Passage to read:

This my daughter at the IKEA very close to our home.

import fastbook
fastbook.setup_book()
from fastbook import *

%config Completer.use_jedi = False

Collaborative filtering modules:

Exploring the data

from fastai.collab import *
from fastai.tabular.all import*

Downloading and extracting data from the URL list

path = untar_data(URLs.ML_100k)

Giving columns names and readind first five rows.

ratings = pd.read_csv(path/'u.data',delimiter = '\t', header= None, engine='python',names=['user','movie','rating','timestamp'])
ratings.head()

How to recommend movies. Assume the movie has three properties, scince fiction(ness), action, old(ness).

Last skywalker is a sci-fi, and action and not old.

How model learn about our preferences

last_skywalker = np.array([0.98,0.9,-0.9])

And a user who likes sci-fi and action movies and not so old movies would like this.

user1= np.array([.9,.8,-.6])

Extracted data entries
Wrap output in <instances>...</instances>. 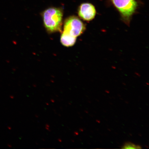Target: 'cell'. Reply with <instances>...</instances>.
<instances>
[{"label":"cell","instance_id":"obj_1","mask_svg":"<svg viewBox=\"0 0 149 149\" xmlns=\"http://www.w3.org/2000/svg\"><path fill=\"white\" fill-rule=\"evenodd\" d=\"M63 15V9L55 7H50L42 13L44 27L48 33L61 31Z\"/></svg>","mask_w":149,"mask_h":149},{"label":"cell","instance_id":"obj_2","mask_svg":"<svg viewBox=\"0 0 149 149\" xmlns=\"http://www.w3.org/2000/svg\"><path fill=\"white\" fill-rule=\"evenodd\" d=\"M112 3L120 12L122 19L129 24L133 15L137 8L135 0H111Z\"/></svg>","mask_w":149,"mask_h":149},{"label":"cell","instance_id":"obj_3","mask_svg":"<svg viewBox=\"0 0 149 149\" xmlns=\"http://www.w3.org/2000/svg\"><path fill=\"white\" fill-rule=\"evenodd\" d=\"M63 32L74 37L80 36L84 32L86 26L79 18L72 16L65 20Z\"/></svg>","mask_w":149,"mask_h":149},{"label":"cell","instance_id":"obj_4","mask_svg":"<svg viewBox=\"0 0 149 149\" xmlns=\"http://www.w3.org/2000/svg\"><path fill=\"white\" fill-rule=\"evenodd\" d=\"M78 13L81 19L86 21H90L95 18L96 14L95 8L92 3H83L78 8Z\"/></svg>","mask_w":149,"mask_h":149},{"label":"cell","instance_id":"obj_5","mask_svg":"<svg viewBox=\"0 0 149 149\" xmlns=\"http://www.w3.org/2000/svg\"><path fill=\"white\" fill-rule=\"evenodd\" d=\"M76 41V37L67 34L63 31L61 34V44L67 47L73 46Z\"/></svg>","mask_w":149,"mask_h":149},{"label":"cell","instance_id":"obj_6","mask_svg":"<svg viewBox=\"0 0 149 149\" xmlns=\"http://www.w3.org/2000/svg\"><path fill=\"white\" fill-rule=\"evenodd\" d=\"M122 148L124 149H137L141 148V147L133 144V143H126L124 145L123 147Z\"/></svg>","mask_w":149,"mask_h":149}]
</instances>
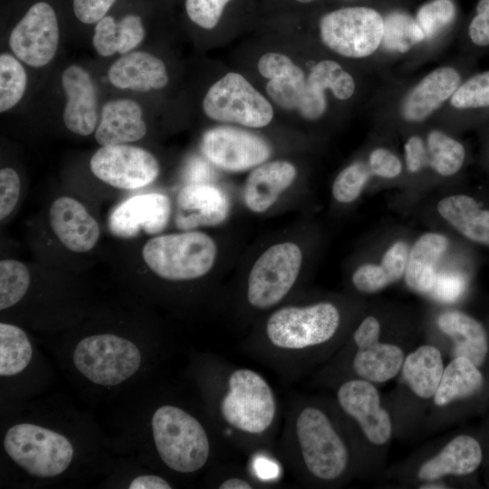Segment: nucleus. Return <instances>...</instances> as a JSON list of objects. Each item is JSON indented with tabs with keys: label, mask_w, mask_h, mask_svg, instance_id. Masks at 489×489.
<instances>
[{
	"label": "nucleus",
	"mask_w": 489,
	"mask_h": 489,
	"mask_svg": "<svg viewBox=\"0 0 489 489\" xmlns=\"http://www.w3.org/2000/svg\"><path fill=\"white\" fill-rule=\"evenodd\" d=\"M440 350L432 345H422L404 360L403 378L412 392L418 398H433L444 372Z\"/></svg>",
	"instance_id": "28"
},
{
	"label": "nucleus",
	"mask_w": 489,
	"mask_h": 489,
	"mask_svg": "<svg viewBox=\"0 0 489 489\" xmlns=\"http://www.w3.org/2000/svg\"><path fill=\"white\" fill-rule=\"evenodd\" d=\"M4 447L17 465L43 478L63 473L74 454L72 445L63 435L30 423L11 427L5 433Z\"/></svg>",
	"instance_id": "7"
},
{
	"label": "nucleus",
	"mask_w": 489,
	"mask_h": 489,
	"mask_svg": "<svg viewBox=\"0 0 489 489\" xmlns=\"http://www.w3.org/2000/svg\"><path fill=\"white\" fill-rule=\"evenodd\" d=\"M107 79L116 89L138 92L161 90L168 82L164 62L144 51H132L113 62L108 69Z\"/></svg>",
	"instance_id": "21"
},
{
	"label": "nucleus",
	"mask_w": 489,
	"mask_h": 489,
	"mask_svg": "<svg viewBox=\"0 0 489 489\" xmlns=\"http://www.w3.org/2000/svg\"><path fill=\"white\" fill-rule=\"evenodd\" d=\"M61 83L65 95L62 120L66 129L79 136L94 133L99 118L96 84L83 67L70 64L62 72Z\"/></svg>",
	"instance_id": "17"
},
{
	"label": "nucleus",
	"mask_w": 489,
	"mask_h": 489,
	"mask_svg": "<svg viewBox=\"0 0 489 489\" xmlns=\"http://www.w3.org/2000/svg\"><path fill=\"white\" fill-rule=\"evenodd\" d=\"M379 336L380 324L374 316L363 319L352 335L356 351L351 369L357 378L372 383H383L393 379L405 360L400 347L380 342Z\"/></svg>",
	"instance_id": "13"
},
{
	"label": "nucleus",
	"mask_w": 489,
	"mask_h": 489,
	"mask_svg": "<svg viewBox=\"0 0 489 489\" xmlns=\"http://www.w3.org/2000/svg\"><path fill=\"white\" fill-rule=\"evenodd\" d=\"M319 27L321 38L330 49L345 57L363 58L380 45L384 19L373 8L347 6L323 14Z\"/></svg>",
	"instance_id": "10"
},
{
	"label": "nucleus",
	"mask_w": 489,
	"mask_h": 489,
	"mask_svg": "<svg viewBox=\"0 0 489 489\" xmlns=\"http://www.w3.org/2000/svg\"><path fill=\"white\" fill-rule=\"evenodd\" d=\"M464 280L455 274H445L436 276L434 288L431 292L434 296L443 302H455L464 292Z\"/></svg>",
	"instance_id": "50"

Directions:
A – Answer these questions about the movie recommendation notebook:
(i) Which dataset constant is passed to untar_data?
(ii) What column names are given when u.data is read?
(iii) What three properties does the notebook assume a movie has?
B – Reproduce the part of the movie recommendation notebook that begins at the words "Downloading and extracting" and stops after the words "fiction(ness), action, old(ness).".
The microscopy data is not needed for this work.

Replies:
A –
(i) URLs.ML_100k
(ii) user, movie, rating, and timestamp
(iii) Science fiction (ness), action, and old (ness)

B –
Downloading and extracting data from the URL list

path = untar_data(URLs.ML_100k)

Giving columns names and readind first five rows.

ratings = pd.read_csv(path/'u.data',delimiter = '\t', header= None, engine='python',names=['user','movie','rating','timestamp'])
ratings.head()

How to recommend movies. Assume the movie has three properties, scince fiction(ness), action, old(ness).